Somehow we leave one another, always watching each other go when we must part ways for a short while until one day we will no longer see each other at all. At least. Not on earth. I hope that day never comes but as we all know, death is always knocking on the door. Waiting. Death is the last battle we must face on earth until we go home. Despite our struggles, I don’t think I’ll ever get over that feeling of leaving you behind or wanting you to stay with me forever, but also knowing that we can’t always stay where we are. Life keeps moving, and you’ll always be behind if you don’t keep moving either. Time waits for no one, so decide what you want to do with it while you are alive.


March 31, 2025

Our relationship is increasingly fading. The older mom and dad becomes the more they change, the more impatient they grow, the more they spend time sleeping and having no energy to do anything lively. Dad's body is breaking down, He somehow seems skinnier in his face. He is tired, old, fading away slowly while his body starts to give in to 40-50 years worth of physical labor he had to endure throughout his life. Every week he always comes home with a cut, a scrape, a scar, a bleeding thumb or finger. He works endlessly to pay the bills that life requires. My parents can't retire.
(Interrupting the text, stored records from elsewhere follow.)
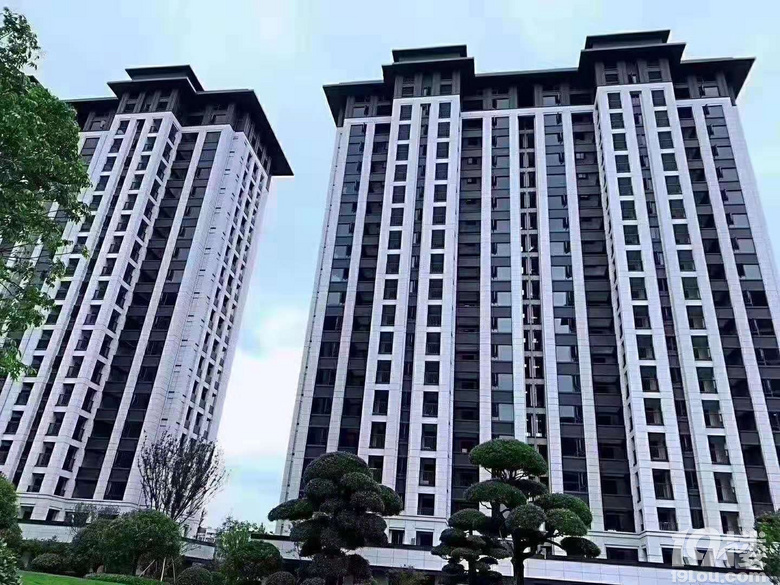 临安市中心稀缺小面积住宅首付25万起总价85w左右_杭州买房吧__杭州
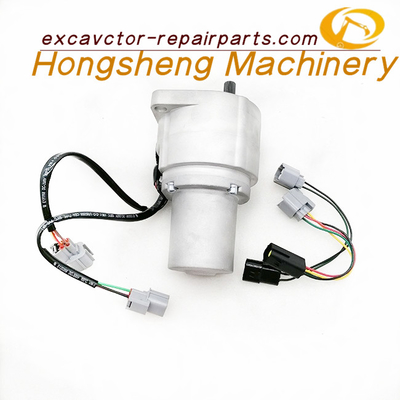 Motor Kobelco SK200-6E 230-6E YN20S00002F1 do acelerador YTBE0108SP1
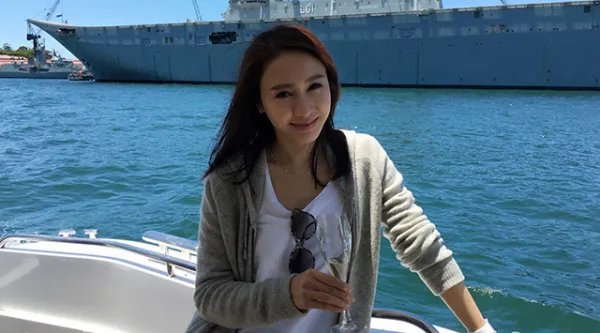 佘诗曼微博发布与黎姿同框照，二人有过哪些经典的合作作品？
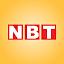 NBT Hindi News and Videos App icon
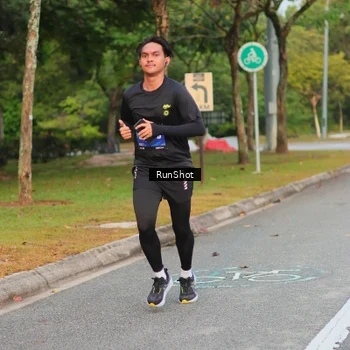 Runner Photo 5683082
We cannot afford it unless Werner and I start working in our careers. Werner is already halfway there. I am still 2 years away from a proper salary but a lot can happen in two years. Who knows how much longer my dad's body can hold up for.


Mom does not fade physically like dad is but she is fading mentally. They both are really. They forget things and repeat questions. Their memory is fading. My mom uses her brain on a daily basis at work with constant mental and emotional strain that comes from endless tasks she must complete at work. Even working on weekends because there is so much work to do. Taxes, payments, an endless amount of numbers to keep track of.


As we spend less and less time together as a family the weeks go by and slowly they are slipping from my fingers. It is not time to go yet. I do not allow it. Losing control of everything and being able to do nothing about time passing by faster and faster until no one is left.